Several municipalities under 5,000 in population have been concerned with the overall effects of the possible change in provincial costing models.
Worries of being on the hook for an additional 15 to 80 per cent of the funding for their current services was top of mind.
Drumheller-Stettler MLA Nate Horner said this was simply not the case.
The goal of this restructuring is to get more police out into these smaller communities to ensure safety and hold criminals accountable.
“Any additional funds from smaller communities becoming part of the model go to additional police,” said MLA Horner. “It’s not shifting the burden, it doesn’t mean that because they are paying, the larger communities pay less, it’s adding them to make a bigger pie.”
This way there will be more “boots on the ground in rural Alberta.” “It seems one-sided out here because all of our communities are smaller except for like the town of Stettler.
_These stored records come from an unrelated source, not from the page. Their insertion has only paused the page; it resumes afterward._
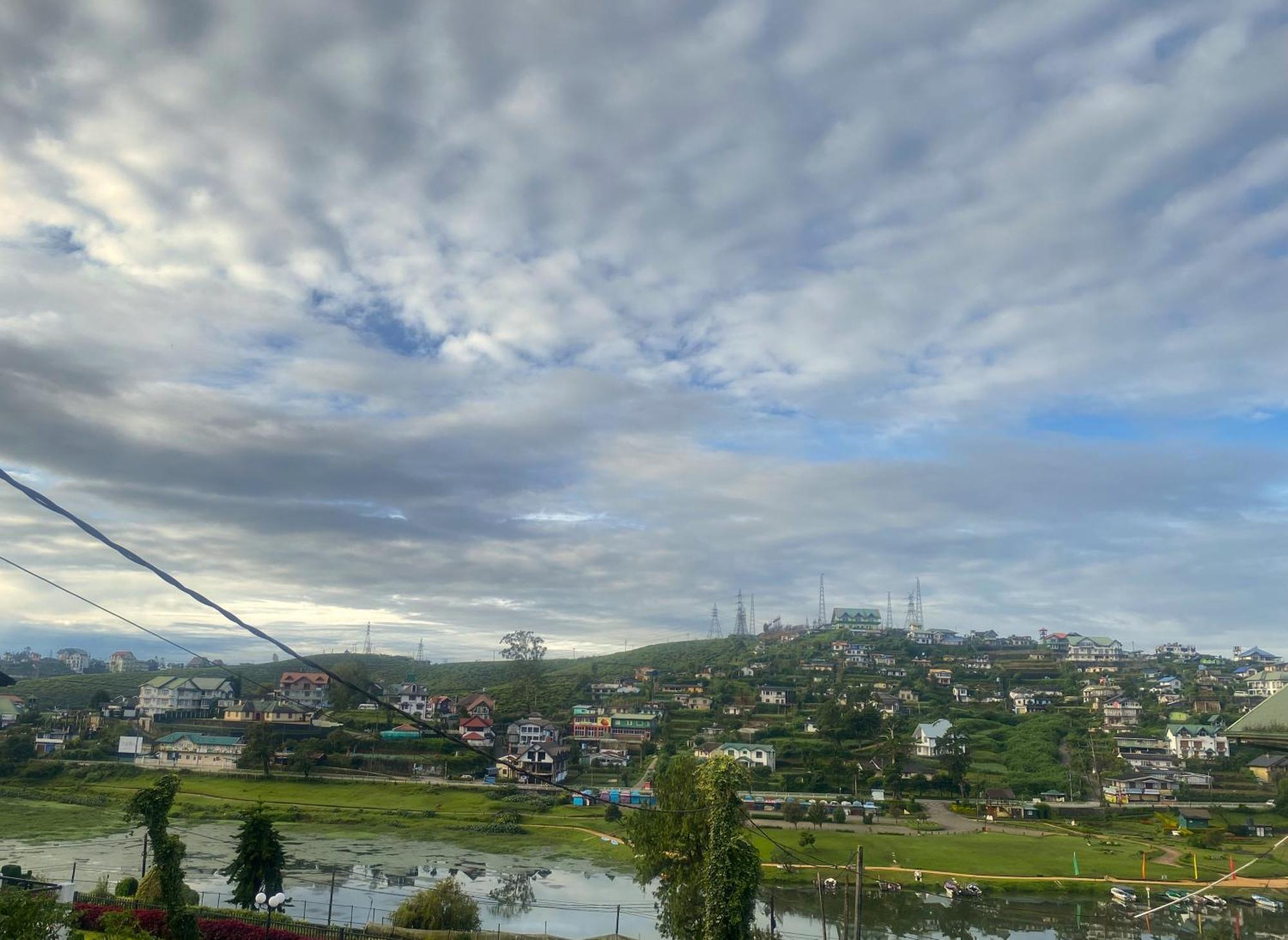 Queens Lake Cabin Nuwara Eliya Ngoại thất bức ảnh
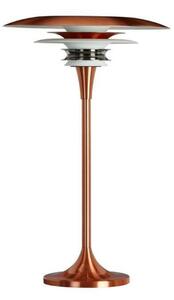 Stolové Lampa Belid, Meď, Obývacia izba, Kov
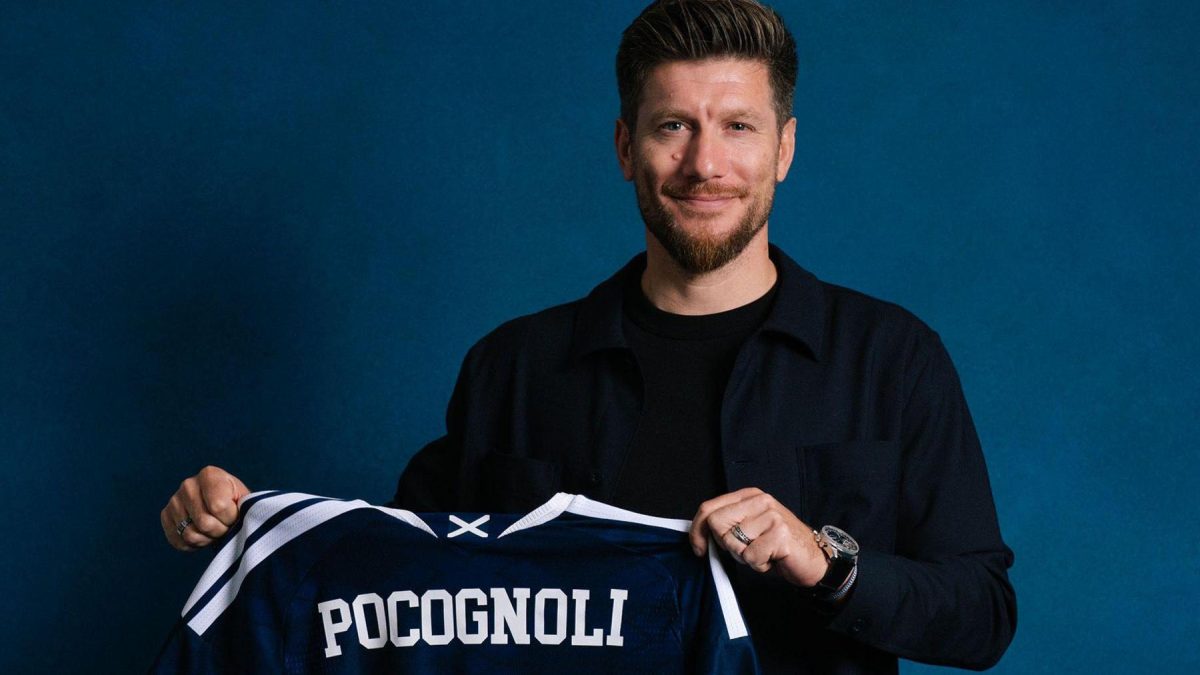 Debut Pocognoli: Pelajaran Timnas Skotlandia vs Slovenia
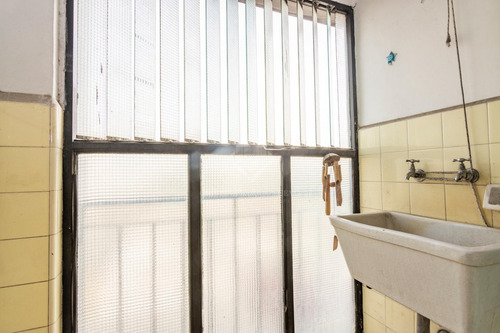 Imagen 20 de 21 de Venta Departamento 3 Ambientes En Floresta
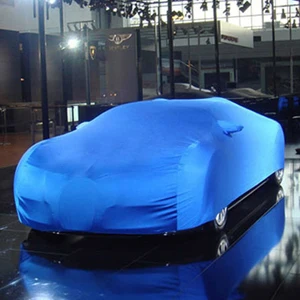 Пользовательский чехол для автомобиля внутренняя эластичная Автомобильная
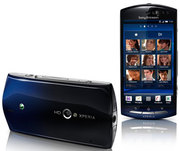 Sony Ericsson XPERIA Neo MT15A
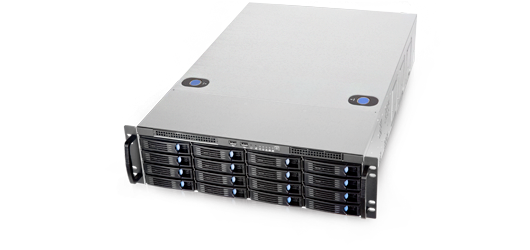 昊翔® HX-S3000-G4系列 存储服务器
They say it’s about time,” said Horner.
Doug Schweitzer, Minister of Justice and Solicitor General, added, “Let me be clear: Our goal is more police services.”
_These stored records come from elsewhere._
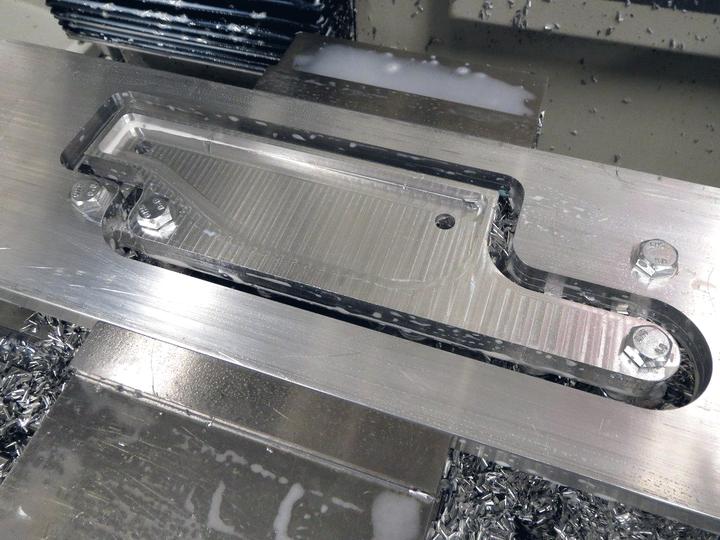 Impression 3D — exemple de réalisation 4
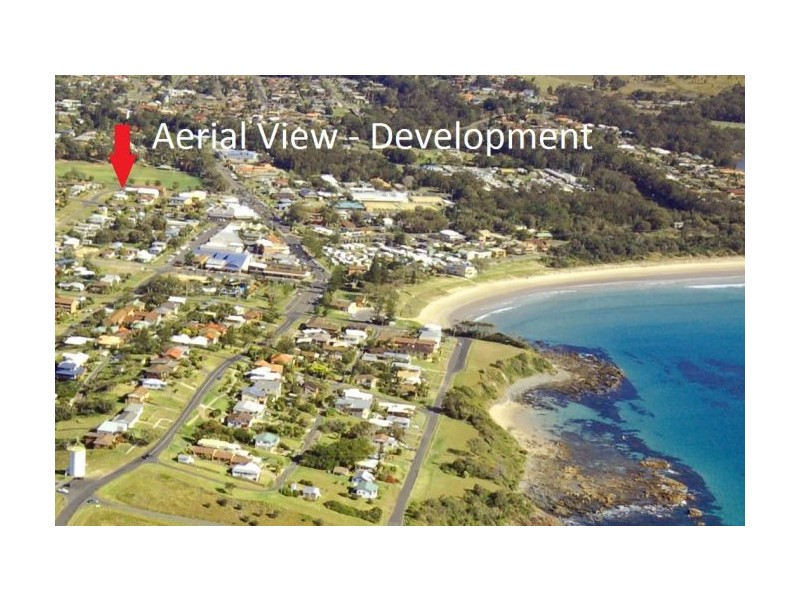 7 Trafalgar Street, Woolgoolga NSW 2456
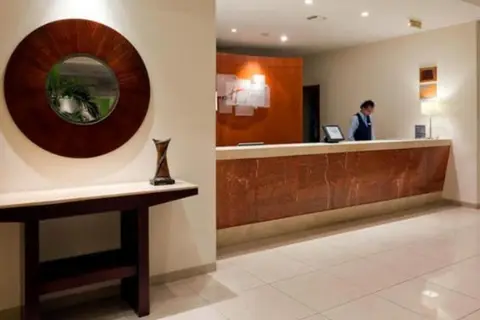 Wyndham Garden Playa Del Carmen in Playa del Carmen — foto 7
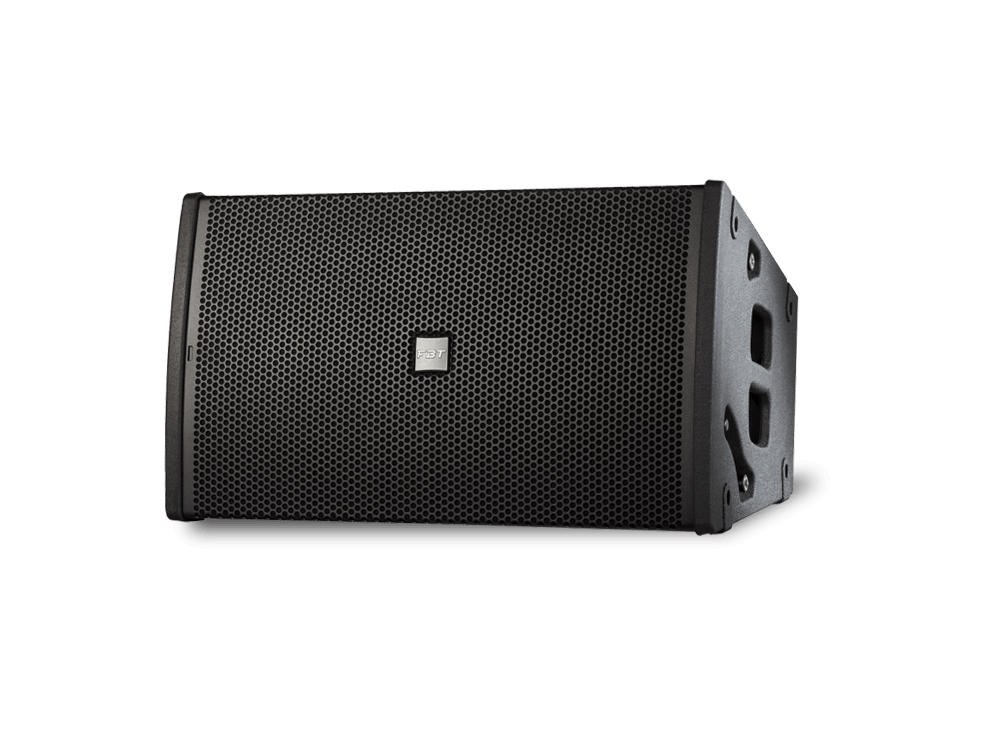 FBT VHA 112S Bass-reflex passive subwoofer - Image 2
“If any new funding model that would collect funds from more municipalities is chosen, any funds collected would be reinvested in frontline policing and would lead to an overall increase in funding for police services in Alberta. It would lead to more police funding, not less.
“Any assertion to the contrary is absolutely, one-hundred per cent false.”
The model is based partially on assessment and partially on the population, meaning the government will look at each community differently in terms of how much they can pay.
It will affect every rural area differently because there are RCMP detachments in different places.
“Ensuring Albertans feel – and are – safe and protected goes to the heart of who we are as a government. We want to make sure we fund law enforcement in a way that will enhance public safety for all Albertans and ensure we have more police in our communities. Don’t let anyone tell you otherwise,” said Schweitzer.